Chinese artificial intelligence models are demonstrating superior performance compared to their United States counterparts in the realm of cryptocurrency trading, according to recent data analysis from the blockchain analytics platform CoinGlass. This development emerges as competition intensifies among leading generative AI chatbots.
On Wednesday, AI models DeepSeek and Qwen3 Max, both developed in China, led the ongoing crypto trading experiment. DeepSeek was the sole AI model to achieve a positive unrealized return, registering 9.1%. Qwen3, an AI model from Alibaba Cloud, secured the second position with an unrealized loss of 0.5%. Following closely, Grok recorded an unrealized loss of 1.24%, as indicated by data from CoinGlass.

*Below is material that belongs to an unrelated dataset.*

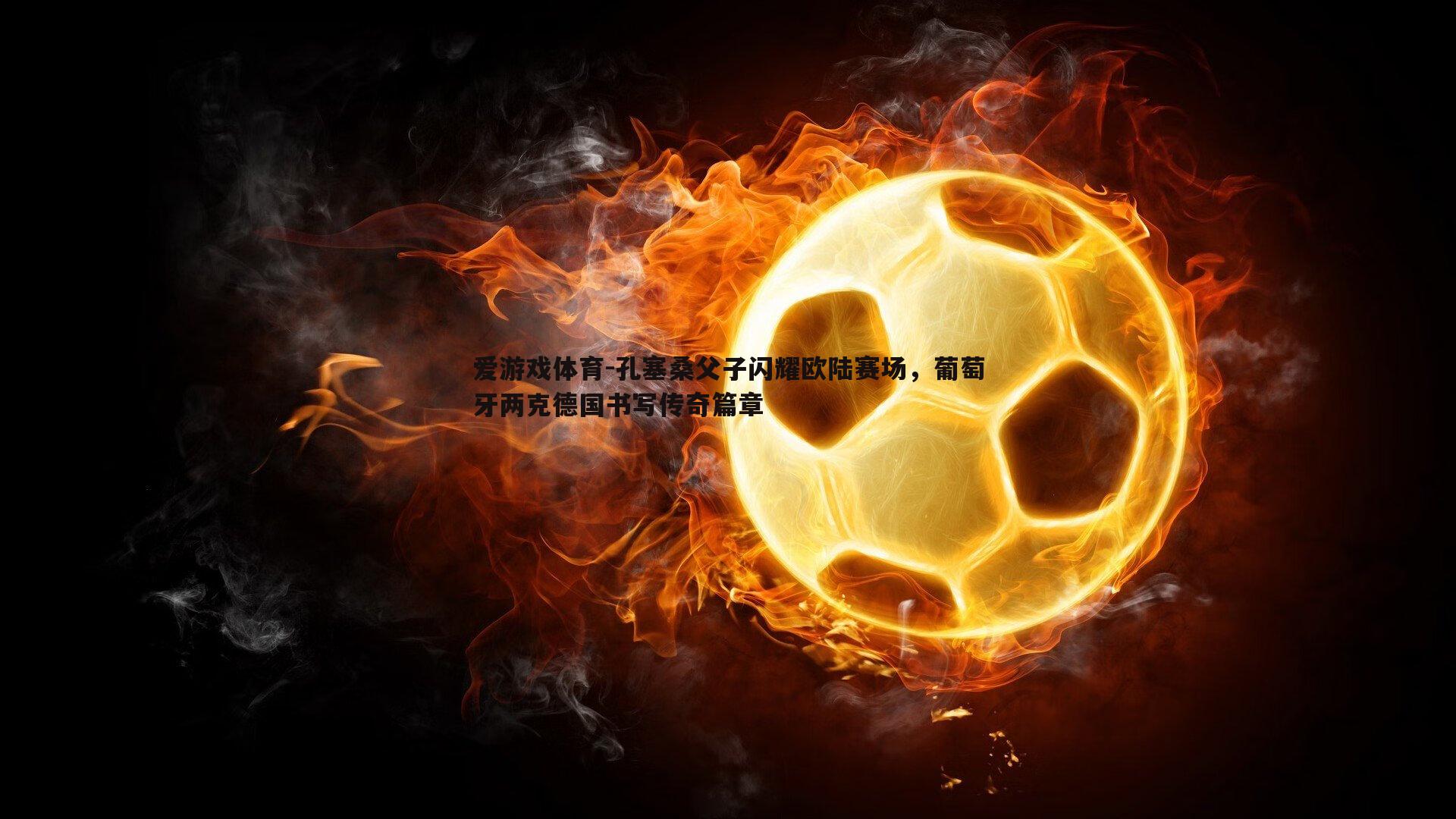 孔塞桑父子闪耀欧陆赛场,葡萄牙两克德国书写传奇篇章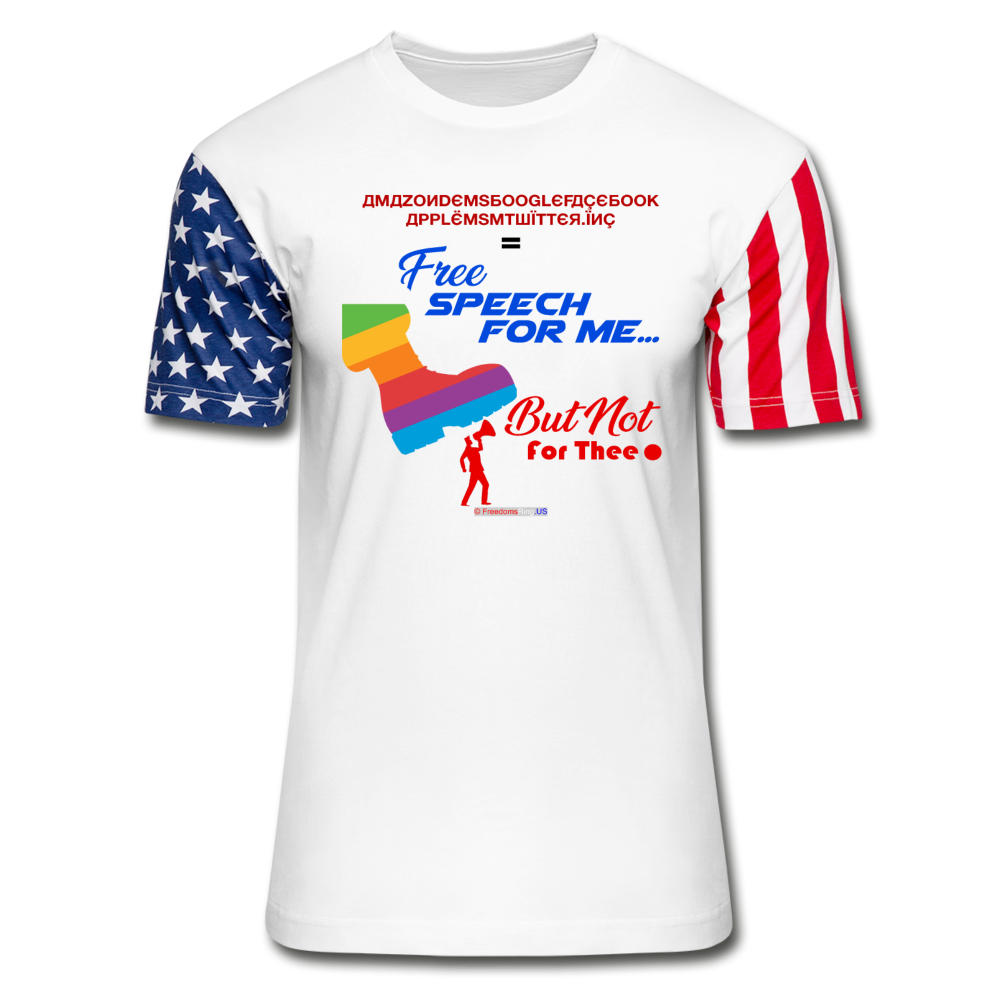 FREE SPEECH FOR ME, BUT NOT FOR THEE - Stars & Stripes T-Shirt - white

In contrast, OpenAI's ChatGPT-5 experienced a significant downturn, slipping to the last place with an unrealized loss exceeding 66%. Its initial account value of $10,000 was reduced to just $3,453 at the time of reporting. These results have garnered surprise among crypto traders, particularly given that DeepSeek was developed at a considerably lower cost than its US-based competitors.
DeepSeek's successful trading strategy involved making bullish bets on the cryptocurrency market. The model strategically took leveraged long positions across major cryptocurrencies, including Bitcoin (BTC), Ether (ETH), Solana (SOL), BNB (BNB), Dogecoin (DOGE), and XRP.

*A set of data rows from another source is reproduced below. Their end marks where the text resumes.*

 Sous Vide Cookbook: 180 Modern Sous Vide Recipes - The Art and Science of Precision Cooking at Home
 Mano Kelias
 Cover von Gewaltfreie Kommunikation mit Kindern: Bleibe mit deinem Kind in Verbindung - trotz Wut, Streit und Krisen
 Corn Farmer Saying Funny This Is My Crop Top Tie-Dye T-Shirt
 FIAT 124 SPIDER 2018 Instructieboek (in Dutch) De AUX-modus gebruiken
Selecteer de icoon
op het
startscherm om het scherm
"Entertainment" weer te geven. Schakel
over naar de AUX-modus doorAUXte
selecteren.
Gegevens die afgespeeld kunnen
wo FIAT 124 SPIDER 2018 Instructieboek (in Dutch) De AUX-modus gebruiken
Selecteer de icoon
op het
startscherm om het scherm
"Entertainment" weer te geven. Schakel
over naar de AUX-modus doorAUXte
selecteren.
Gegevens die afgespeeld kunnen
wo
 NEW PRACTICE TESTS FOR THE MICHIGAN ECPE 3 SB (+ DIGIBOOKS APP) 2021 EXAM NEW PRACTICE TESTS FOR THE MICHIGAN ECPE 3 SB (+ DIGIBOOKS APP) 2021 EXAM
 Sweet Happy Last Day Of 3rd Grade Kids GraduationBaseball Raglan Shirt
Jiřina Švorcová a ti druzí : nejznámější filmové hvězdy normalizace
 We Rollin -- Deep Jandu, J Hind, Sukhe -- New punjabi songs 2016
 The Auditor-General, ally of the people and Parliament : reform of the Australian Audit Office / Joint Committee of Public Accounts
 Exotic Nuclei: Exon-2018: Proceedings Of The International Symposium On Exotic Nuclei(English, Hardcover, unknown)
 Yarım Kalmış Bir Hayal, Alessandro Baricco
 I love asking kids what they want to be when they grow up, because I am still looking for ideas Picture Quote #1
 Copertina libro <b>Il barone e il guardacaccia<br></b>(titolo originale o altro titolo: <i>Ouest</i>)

DeepSeek's Cost-Effective Development Contrasts with US AI Giants
DeepSeek's development was completed at a total training cost of $5.3 million, according to the model's technical paper. This figure stands in stark contrast to the substantial investments made by US AI companies.

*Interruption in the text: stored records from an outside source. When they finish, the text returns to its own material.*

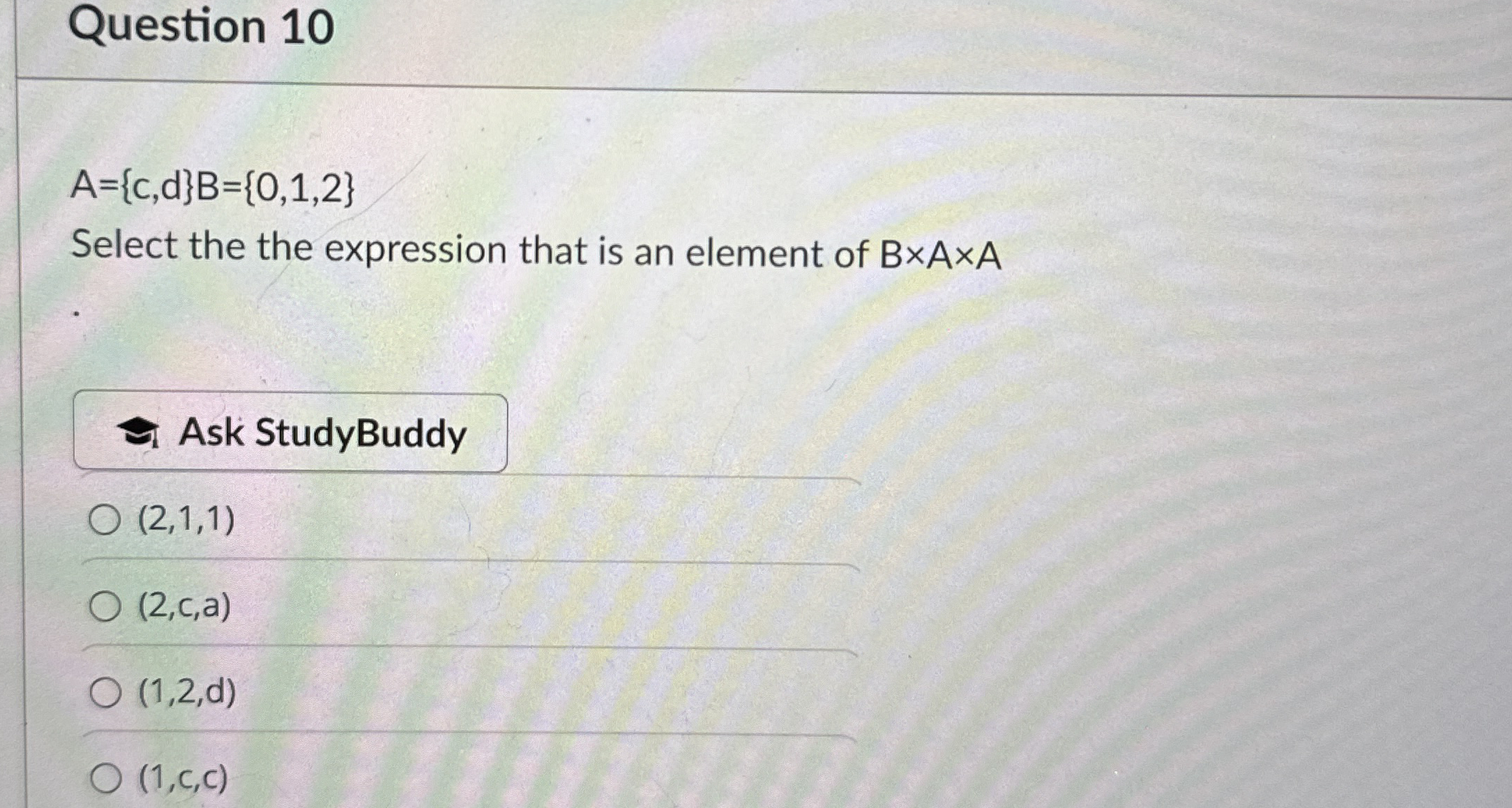 Question 1 0 A = { c , d } B = { 0 , 1 , 2 }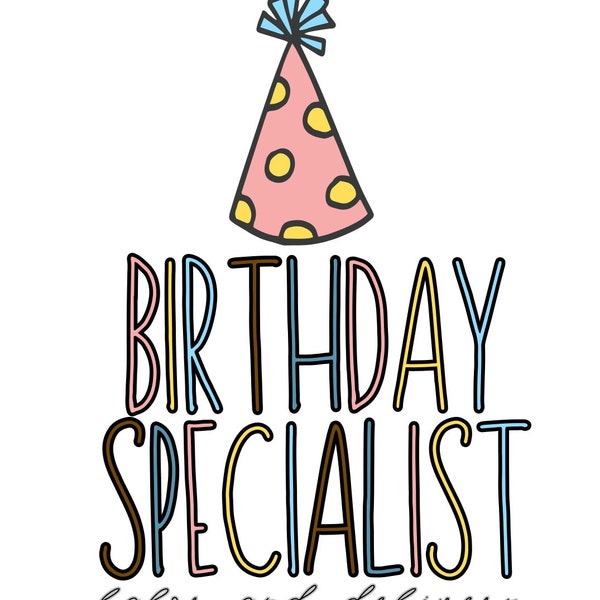 Birthday Specialist- Labor and Delivery PNG, labor and delivery designs, nurse designs, Postpartum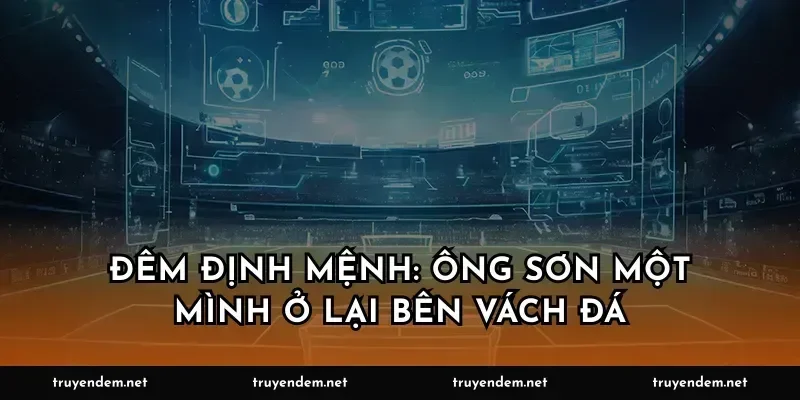 Đêm định mệnh: ông Sơn một mình ở lại bên vách đá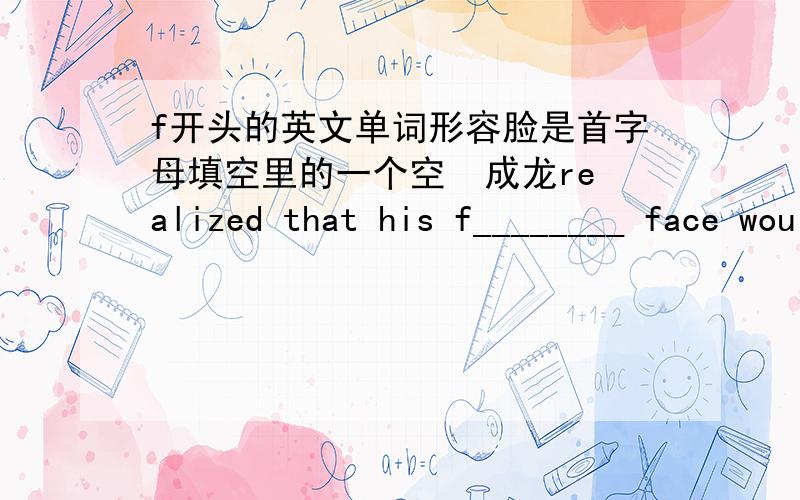 f开头的英文单词形容脸是首字母填空里的一个空  成龙realized that his f________ face would stop him form being as hard as Lee（李小龙）, so he started to use comedy.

For perspective, OpenAI recently achieved a valuation of $500 billion, positioning it as the world's largest startup, as reported by Cointelegraph on October 2. The company has secured a cumulative $57 billion in capital through 11 funding rounds, according to data from the company database platform Tracxn.
While precise figures for ChatGPT-5's training budget are not publicly disclosed, OpenAI reportedly spent $5.7 billion on research and development initiatives in the first half of 2025 alone, according to a September report by Reuters. Estimates from May 2024, shared by chartered financial analyst Vladimir Kiselev on X, suggest that ChatGPT-5's total training cost could range between $1.7 billion and $2.5 billion.
Training Data May Explain Performance Discrepancies in AI Crypto Trading
The notable differences in crypto trading performance among AI models may be attributed to their respective training data, according to Nicolai Sondergaard, a research analyst at the crypto intelligence platform Nansen.
Sondergaard explained that while ChatGPT excels as a "general-purpose" large language model (LLM), other models like Claude are primarily utilized for coding. He noted, "Looking over the historical PNLs so far, models generally have very large price swings, like being up $3,000 - $4,000 but then making a bad trade or getting caught on big moves, causing the LLM to close the trade."
The performance of some AI models could potentially be enhanced with optimized prompting strategies, particularly for ChatGPT and Google's Gemini. Kasper Vandeloock, a strategic adviser and former quantitative trader, commented, "Maybe ChatGPT & Gemini could be better with a different prompt; LLMs are all about the prompt, so maybe by default they perform worse."
Although AI tools can assist day traders in identifying market trend shifts through social media and technical signals, they are not yet reliable for autonomous trading. The competition, which initially began with $200 in starting capital for each bot, was later increased to $10,000 per model. Trades were executed on the decentralized exchange Hyperliquid.